Crestani também foi doador à campanha para governador, em 2018, de Gelson Merisio, conselheiro independente da JBS, empresa de capital aberto em que a J&F é a maior acionista.

A J&F considera curiosa a visão da Paper de que o negócio da Eldorado não é ter terras, seja como proprietária, seja como arrendatária. O contrato de compra e venda obriga a manutenção de áreas plantadas de eucaliptos. Isso só é possível com a propriedade ou arrendamento de terras, diz a holding.

Executivos também afirmam que a Paper prospectou terras não apenas em Santa Catarina, mas em Minas Gerais.

As duas companhias prometem que, quando vencerem a briga, farão nova fábrica para aumentar a produção, gerar milhares de novos empregos e fazer novos investimentos.

Nesta segunda-feira (22), Wesley Batista anunciou a construção de nova linha da Eldorado em Três Lagoas (MS), com investimento de R$ 25 bilhões.

A Paper contesta a liminar de Favreto e a decisão recente do TRF-4 porque ação popular deveria versar sobre questões de interesse público, segundo a empresa.

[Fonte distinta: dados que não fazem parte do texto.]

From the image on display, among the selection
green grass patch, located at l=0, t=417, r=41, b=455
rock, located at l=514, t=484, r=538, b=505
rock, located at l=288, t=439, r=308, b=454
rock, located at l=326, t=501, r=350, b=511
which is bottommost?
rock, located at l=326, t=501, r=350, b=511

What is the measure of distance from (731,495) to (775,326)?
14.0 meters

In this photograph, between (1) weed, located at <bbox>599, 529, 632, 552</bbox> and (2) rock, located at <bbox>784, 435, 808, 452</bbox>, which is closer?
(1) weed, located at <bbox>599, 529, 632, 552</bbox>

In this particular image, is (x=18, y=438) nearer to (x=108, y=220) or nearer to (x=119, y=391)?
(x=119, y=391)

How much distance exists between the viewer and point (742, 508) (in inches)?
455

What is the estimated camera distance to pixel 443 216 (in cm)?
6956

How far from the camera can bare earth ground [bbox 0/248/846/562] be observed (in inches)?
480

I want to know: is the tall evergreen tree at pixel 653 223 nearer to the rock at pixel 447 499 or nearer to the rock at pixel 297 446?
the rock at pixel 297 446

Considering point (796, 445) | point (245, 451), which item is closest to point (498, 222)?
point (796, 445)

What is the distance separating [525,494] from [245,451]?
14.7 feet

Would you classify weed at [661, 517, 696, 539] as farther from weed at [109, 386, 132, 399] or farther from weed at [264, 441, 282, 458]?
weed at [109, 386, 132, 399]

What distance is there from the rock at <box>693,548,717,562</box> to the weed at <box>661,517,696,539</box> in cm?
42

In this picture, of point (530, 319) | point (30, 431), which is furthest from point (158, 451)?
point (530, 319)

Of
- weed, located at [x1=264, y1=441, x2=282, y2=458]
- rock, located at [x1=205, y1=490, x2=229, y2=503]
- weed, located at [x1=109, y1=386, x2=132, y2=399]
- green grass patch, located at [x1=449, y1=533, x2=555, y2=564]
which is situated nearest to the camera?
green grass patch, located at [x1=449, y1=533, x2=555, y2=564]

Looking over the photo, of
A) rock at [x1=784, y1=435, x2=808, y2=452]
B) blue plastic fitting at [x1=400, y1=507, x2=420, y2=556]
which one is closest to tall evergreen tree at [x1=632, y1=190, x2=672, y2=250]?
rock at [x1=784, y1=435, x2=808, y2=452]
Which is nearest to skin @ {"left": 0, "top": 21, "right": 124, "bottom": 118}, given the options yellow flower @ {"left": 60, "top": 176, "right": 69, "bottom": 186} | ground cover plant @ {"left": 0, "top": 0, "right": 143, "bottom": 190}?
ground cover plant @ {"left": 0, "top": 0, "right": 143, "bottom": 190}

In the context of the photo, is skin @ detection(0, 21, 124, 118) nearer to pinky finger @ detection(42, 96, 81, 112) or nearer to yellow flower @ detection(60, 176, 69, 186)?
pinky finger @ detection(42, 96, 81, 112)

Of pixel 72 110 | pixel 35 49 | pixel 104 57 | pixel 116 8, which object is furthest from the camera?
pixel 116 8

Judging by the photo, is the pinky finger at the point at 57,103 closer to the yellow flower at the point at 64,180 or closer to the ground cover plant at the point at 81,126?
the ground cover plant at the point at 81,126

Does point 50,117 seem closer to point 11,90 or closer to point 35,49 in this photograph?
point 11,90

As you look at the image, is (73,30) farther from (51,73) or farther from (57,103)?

A sentença sobre a arbitragem, com ou sem devolução do livro de ações, se intrometeria em um contrato particular entre duas empresas.

Responsável pelo habeas corpus que tirou da prisão o presidente Luiz Inácio Lula da Silva, em julho de 2018, Favreto é um dos mais fortes candidatos à vaga de ministro do STJ (Superior Tribunal de Justiça), aberta em janeiro deste ano.

Na briga em que não há consenso sobre nada, a J&F e a Paper não concordam nem sobre qual é o cerne da questão Eldorado.

Para a compradora, no final de tudo, a J&F vendeu um bem, se arrependeu no meio do caminho e tem usado todos os expedientes possíveis para não entregá-lo.

A vendedora contesta. Diz que o mais importante é que a rival sabia que precisaria de autorização do Congresso Nacional para ser dona ou arrendatária de terras, nada fez e, com isso, invalidou o contrato inicial, em que se declarava totalmente apta a assumir o comando da Eldorado.

No meio disso tudo, o Itaú Unibanco quer saber o que fazer com o livro de ações. E com os R$ 8,7 bilhões do fundo Manoa, que equivalem a 24,4% do lucro que o banco apresentou no ano passado (R$ 35,6 bilhões).